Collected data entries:
* * * * *

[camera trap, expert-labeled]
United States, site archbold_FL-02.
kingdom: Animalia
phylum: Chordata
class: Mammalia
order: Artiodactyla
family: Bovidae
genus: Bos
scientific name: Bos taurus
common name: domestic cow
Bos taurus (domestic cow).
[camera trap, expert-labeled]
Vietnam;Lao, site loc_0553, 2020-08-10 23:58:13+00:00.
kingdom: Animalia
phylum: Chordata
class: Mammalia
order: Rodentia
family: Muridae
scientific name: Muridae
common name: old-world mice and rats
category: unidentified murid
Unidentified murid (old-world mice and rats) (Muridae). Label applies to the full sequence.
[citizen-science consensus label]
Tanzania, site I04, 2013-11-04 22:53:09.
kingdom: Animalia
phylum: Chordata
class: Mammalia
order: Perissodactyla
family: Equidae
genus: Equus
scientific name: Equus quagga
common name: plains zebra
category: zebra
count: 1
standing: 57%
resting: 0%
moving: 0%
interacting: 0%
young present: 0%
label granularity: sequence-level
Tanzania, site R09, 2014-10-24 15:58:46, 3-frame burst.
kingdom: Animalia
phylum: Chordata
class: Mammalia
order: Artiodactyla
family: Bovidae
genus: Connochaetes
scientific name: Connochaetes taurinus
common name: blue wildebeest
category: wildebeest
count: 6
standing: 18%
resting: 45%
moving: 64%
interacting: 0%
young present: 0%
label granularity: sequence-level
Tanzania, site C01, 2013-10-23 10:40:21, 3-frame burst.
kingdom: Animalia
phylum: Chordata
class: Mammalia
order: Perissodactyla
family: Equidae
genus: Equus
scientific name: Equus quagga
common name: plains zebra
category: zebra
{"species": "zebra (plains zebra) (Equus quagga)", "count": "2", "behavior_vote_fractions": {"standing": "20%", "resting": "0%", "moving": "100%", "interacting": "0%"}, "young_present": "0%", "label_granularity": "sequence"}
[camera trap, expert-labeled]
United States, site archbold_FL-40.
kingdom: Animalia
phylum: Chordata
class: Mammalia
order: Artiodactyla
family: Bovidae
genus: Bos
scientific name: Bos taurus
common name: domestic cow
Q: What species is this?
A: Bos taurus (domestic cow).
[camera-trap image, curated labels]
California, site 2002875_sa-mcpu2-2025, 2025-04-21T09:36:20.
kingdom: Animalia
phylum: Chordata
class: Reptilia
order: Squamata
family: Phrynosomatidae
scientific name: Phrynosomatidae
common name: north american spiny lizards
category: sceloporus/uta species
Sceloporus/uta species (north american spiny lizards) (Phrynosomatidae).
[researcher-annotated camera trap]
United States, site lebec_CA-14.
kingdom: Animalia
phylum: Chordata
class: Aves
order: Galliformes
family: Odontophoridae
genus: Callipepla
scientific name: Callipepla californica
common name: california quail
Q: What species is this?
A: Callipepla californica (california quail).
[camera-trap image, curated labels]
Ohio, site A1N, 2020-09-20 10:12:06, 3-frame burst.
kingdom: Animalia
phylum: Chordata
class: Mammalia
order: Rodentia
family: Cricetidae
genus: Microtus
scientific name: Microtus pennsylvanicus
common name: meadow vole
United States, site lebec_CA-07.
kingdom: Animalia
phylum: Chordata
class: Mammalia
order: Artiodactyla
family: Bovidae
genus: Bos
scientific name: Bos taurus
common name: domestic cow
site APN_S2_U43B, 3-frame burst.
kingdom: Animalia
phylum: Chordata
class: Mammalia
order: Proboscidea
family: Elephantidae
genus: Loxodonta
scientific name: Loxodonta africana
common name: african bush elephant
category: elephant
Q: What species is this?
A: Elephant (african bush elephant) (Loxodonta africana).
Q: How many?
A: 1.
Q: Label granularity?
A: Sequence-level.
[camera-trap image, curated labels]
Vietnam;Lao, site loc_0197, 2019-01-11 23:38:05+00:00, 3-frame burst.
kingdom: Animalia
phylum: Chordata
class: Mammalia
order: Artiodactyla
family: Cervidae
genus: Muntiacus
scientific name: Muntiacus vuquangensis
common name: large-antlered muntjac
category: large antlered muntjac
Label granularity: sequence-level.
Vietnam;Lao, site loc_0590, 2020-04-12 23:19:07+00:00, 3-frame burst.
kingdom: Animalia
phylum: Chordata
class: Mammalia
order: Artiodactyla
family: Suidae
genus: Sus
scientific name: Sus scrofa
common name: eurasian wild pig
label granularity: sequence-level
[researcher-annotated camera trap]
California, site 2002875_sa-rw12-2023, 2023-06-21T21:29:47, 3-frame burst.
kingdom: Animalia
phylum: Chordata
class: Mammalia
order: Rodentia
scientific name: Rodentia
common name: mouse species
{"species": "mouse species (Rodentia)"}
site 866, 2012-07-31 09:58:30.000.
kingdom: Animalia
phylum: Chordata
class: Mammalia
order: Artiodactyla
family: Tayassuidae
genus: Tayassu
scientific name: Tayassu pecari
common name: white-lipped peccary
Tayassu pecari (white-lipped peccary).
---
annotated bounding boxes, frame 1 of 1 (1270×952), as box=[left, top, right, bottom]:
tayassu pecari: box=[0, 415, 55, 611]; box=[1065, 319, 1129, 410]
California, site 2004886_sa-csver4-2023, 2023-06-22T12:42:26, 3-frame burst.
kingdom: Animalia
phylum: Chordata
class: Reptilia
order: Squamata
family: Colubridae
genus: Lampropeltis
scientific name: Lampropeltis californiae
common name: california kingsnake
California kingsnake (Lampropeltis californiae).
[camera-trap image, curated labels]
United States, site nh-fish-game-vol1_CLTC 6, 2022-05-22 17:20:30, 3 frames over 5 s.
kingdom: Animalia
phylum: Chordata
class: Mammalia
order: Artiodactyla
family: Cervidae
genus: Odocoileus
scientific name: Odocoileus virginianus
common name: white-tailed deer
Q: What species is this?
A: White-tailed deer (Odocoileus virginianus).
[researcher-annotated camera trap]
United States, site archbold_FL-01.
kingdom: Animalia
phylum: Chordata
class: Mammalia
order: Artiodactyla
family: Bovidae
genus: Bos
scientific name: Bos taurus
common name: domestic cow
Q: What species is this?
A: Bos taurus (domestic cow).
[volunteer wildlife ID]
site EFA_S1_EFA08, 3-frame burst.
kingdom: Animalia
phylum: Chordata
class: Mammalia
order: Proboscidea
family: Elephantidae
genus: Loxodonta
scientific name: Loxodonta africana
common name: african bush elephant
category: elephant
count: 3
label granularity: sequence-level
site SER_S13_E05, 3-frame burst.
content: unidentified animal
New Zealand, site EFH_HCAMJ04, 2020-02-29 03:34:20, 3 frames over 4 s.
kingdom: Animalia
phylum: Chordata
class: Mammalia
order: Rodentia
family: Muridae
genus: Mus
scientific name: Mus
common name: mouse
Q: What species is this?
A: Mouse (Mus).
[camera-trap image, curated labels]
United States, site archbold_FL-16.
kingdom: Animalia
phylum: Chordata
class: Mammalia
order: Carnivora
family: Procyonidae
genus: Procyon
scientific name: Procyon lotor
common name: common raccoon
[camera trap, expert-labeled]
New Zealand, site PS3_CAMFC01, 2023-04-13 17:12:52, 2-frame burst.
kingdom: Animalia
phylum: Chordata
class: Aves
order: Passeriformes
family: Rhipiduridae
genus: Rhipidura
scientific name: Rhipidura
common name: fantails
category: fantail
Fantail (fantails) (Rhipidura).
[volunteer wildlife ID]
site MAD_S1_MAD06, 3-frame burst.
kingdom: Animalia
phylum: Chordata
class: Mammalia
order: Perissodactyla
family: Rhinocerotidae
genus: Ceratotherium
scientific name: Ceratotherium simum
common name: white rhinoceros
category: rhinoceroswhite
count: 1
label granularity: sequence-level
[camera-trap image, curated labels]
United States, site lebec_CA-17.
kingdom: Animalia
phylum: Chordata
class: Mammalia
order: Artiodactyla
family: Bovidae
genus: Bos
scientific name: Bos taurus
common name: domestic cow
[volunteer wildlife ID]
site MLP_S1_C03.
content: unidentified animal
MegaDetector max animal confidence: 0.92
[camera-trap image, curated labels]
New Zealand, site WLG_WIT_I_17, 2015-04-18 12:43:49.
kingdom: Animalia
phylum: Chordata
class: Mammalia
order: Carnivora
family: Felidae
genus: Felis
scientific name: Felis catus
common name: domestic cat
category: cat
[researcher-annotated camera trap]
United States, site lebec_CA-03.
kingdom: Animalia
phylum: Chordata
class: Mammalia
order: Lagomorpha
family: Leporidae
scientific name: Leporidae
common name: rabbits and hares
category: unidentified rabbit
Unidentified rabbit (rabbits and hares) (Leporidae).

* * * * *

Problem to solve = Pull out every line of the entries that includes the word "United".

Task output =
United States, site archbold_FL-02.
United States, site archbold_FL-40.
United States, site lebec_CA-14.
United States, site lebec_CA-07.
United States, site nh-fish-game-vol1_CLTC 6, 2022-05-22 17:20:30, 3 frames over 5 s.
United States, site archbold_FL-01.
United States, site archbold_FL-16.
United States, site lebec_CA-17.
United States, site lebec_CA-03.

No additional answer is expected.